When capacitors are connected in series, the total capacitance can be reduced. The separation distance of the capacitor increases and not the plate area. Each capacitor stores the charge that is equal to that of every other capacitor in series. The voltage difference at the terminals of each capacitor is distributed among the capacitors according to the inverse of their capacitance. The effective capacitance is smaller than the smallest of any one of the capacitor connected to it.

The capacitors of capacitance C1, C2, C3,  - - - Cn are connected in series and the total capacitance is measured by the formula.

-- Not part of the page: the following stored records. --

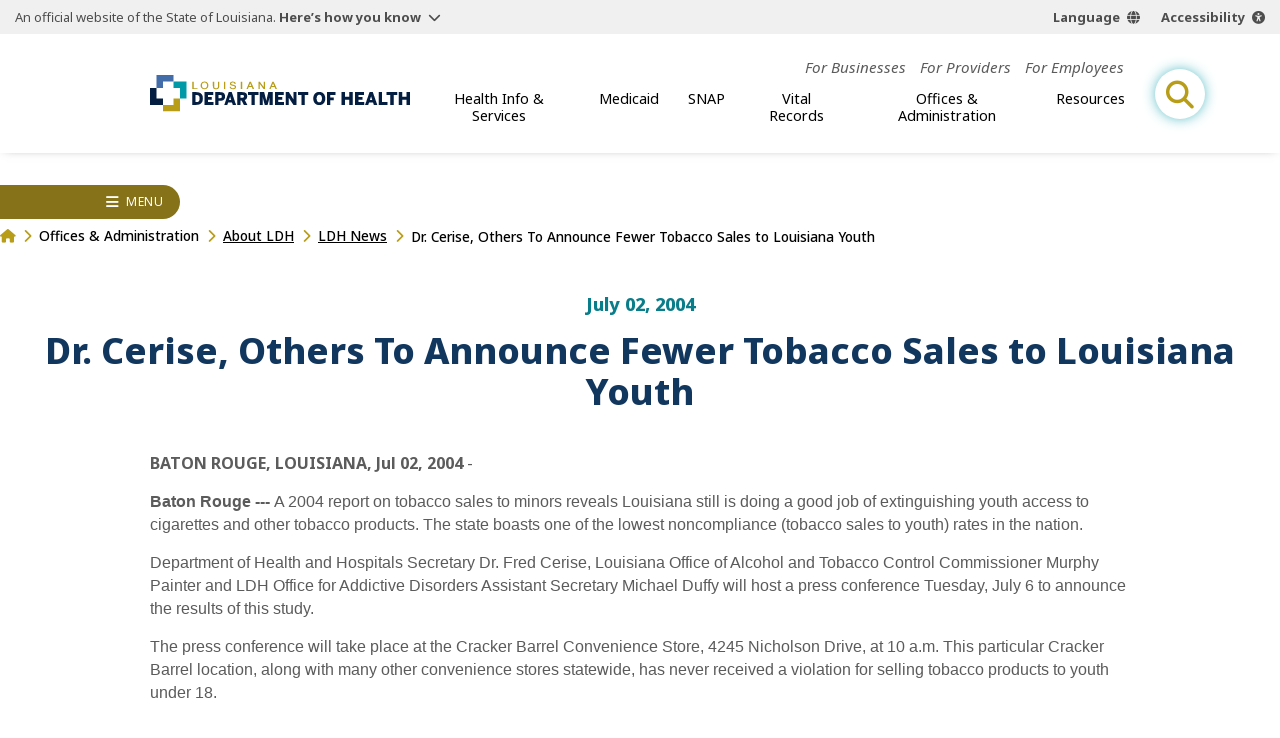

--- FILE ---
content_type: application/javascript
request_url: https://ldh.la.gov/build/js/chunks/breadcrumbs.js
body_size: 1727
content:
var h=Object.defineProperty;var d=(o,t,e)=>t in o?h(o,t,{enumerable:!0,configurable:!0,writable:!0,value:e}):o[t]=e;var i=(o,t,e)=>(d(o,typeof t!="symbol"?t+"":t,e),e);class v{constructor(t){i(this,"setAtts",()=>{for(const t of this.uls)t.role="menu";for(const t of this.lis)t.role="none";for(const t of this.anchors)t.role="menuitem"});i(this,"createOpenButton",t=>{const e=document.createElement("BUTTON");return t.after(e),e});i(this,"prepSubGroups",()=>{let t=1;for(const e of this.subGroups){e.id=this.id+"sgn-"+t;const r=e.previousElementSibling,a=r.textContent.replace(/\s\s+/g," ").trim(),s=r.tagName=="A"?this.createOpenButton(r):r;s.classList.add("sub-open"),s.ariaLabel="open "+a+" subnav",s.ariaExpanded=!1,s.ariaHasPopup=!0,s.setAttribute("aria-controls",e.id);const n=document.createElement("BUTTON");n.className="sub-close",n.ariaLabel="close "+a+" subnav",n.ariaHasPopup=!0,n.ariaExpanded=!1,n.setAttribute("aria-controls",e.id),n.textContent="Back",e.role="none",e.prepend(n),t++}});i(this,"nextFrame",t=>new Promise(e=>{t(),window.requestAnimationFrame(e)}));i(this,"toggleDrawer",()=>{const t=document.querySelectorAll(`[aria-controls="${this.id}"]`),e=this.nav.classList.toggle("open");t.forEach(n=>{n.ariaExpanded=e});const r=this.nextFrame(()=>document.body.dispatchEvent(this.headerLockEvent)),a=this.nextFrame(()=>document.body.dispatchEvent(e?this.lockEvent:this.unlockEvent)),s=this.nextFrame(()=>document.body.dispatchEvent(this.headerUnlockEvent));r.then(a).then(s)});i(this,"toggleMenu",t=>{const e=t.getAttribute("aria-controls");if(e==this.id)return this.toggleDrawer();const r=t.ariaExpanded!=="true";document.querySelectorAll(`[aria-controls="${e}"]`).forEach(s=>{s.ariaExpanded=r}),this.nav.scrollTop>0&&this.nav.scrollTo(0,0)});i(this,"watchClick",t=>{let e=t.target.closest(`#${this.id}-close-trigger, .sub-open, .sub-close`);if(e)return this.toggleMenu(e);e=t.target.closest(`#${this.id}`),!e&&this.nav.classList.contains("open")&&this.toggleDrawer()});i(this,"watchDblclick",t=>{t.target.closest("button")&&t.preventDefault()});i(this,"setActive",()=>{const t=window.location.pathname;if(!t||t==="/")return;let e;if(t.includes("/news/")&&(e={level:4,match:this.nav.querySelector('a[href$="/news"]')}),t.includes("/calendar/")&&(e={level:4,match:this.nav.querySelector('a[href$="/calendar"]')}),t.includes("/directory/")&&(e={level:4,match:this.nav.querySelector('a[href$="/directory"]')}),e===void 0&&(e=[...this.nav.querySelectorAll("a")].reduce((s,n)=>{let l;if(s.level===4||n.getAttribute("href")===""||n.getAttribute("href")==="#")return s;const c=new URL(n.href,window.location.origin);return t==c.pathname?(l={level:2,match:n},window.location.hash==c.hash?(l={level:3,match:n},window.location.search==c.search?{level:4,match:n}:s.level>=3?s:l):s.level>=2?s:l):s},{level:0,match:null})),e.level===0||!e.match)return;const r=a=>{const s=a.closest(".top-item, .sub-item");if(!s)return;s.classList.add("active");const n=s.querySelector(".sub-open");n&&this.toggleMenu(n),r(s.parentElement)};e.match.classList.add("active"),r(e.match.parentElement)});i(this,"init",()=>{this.setAtts(),this.prepSubGroups(),this.nav.addEventListener("click",this.watchClick),this.nav.addEventListener("dblclick",this.watchDblclick),document.getElementById(`${this.id}-open-trigger`).addEventListener("click",this.toggleDrawer),this.setActive()});this.nav=document.getElementById(t),this.nav&&(this.id=t,this.subGroups=this.nav.getElementsByClassName("sub-group"),this.uls=this.nav.getElementsByTagName("ul"),this.lis=this.nav.getElementsByTagName("li"),this.anchors=this.nav.querySelectorAll("li > a"),this.lockEvent=new CustomEvent("lock",{detail:"side-nav"}),this.unlockEvent=new CustomEvent("unlock",{detail:"side-nav"}),this.headerLockEvent=new Event("headerLock"),this.headerUnlockEvent=new Event("headerUnlock"),this.init())}}class g{constructor(){i(this,"toggle",()=>{const t=this.breadcrumbs.clientWidth;this.width>t?this.collapse():this.expand()});i(this,"collapse",()=>{if(this.collapsed)return;const t=document.createElement("li"),e=document.createElement("ul");t.dataset.collapsed=!0,t.innerHTML='<button aria-label="show breadcrumb items"></button>',this.ancestors.forEach(r=>e.appendChild(r)),t.appendChild(e),this.breadcrumbs.innerHTML="",this.breadcrumbs.appendChild(this.first),this.breadcrumbs.appendChild(t),this.breadcrumbs.appendChild(this.last),this.breadcrumbs.querySelector("button").addEventListener("click",this.toggleHide),this.collapsed=!0});i(this,"expand",()=>{this.collapsed&&(this.breadcrumbs.querySelector("button").removeEventListener("click",this.toggleHide),this.breadcrumbs.innerHTML="",this.breadcrumbs.appendChild(this.first),this.ancestors.forEach(t=>this.breadcrumbs.appendChild(t)),this.breadcrumbs.appendChild(this.last),this.collapsed=!1)});i(this,"toggleHide",t=>{t.target.ariaExpanded=t.target.ariaExpanded!=="true",console.log("toggling")});i(this,"watchSize",()=>{new ResizeObserver(this.toggle).observe(this.breadcrumbs)});i(this,"init",()=>{const t=[...this.breadcrumbs.children];this.last=t.pop(),this.first=t.shift(),this.ancestors=t,this.watchSize()});this.breadcrumbs=document.getElementById("breadcrumbs"),this.collapsed=!1,this.width=this.breadcrumbs.scrollWidth,this.ancestors=null,this.last=null,this.first=null,this.init()}}export{g as C,v as S};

1/C = 1/C1 + 1/C2 + 1/C3 + - - - 1/Cn

For example, the three capacitors with capacitance 10 microfards, 5 microfarads, 5 microfarads are connected in series, it is written as

1/C = 1/10 + 1/5 + 1/5

1/C =  1+2+2/10

C = 2 microfarads

Capacitors Connected in Parallel

When capacitors are connected in parallel, the total capacitance is the sum of all the capacitors. All the capacitance adds up and the effective capacitance increases. Each capacitor have the same applied voltage across its terminals. There is equal distribution of charge through all capacitors depending on the size. Each capacitor contributes to the total surface area of the capacitor.

The capacitors of capacitance C1, C2, - - - C3 are connected in parallel and the total capacitance is measured by the formula.

C = C1 + C2 + C3 - - - + Cn

For example, the three capacitors with capacitance 10 microfards, 5 microfarads, 15 microfarads are connected in parallel, it is written as

C = 10 + 5 + 15

C =  30 microfarads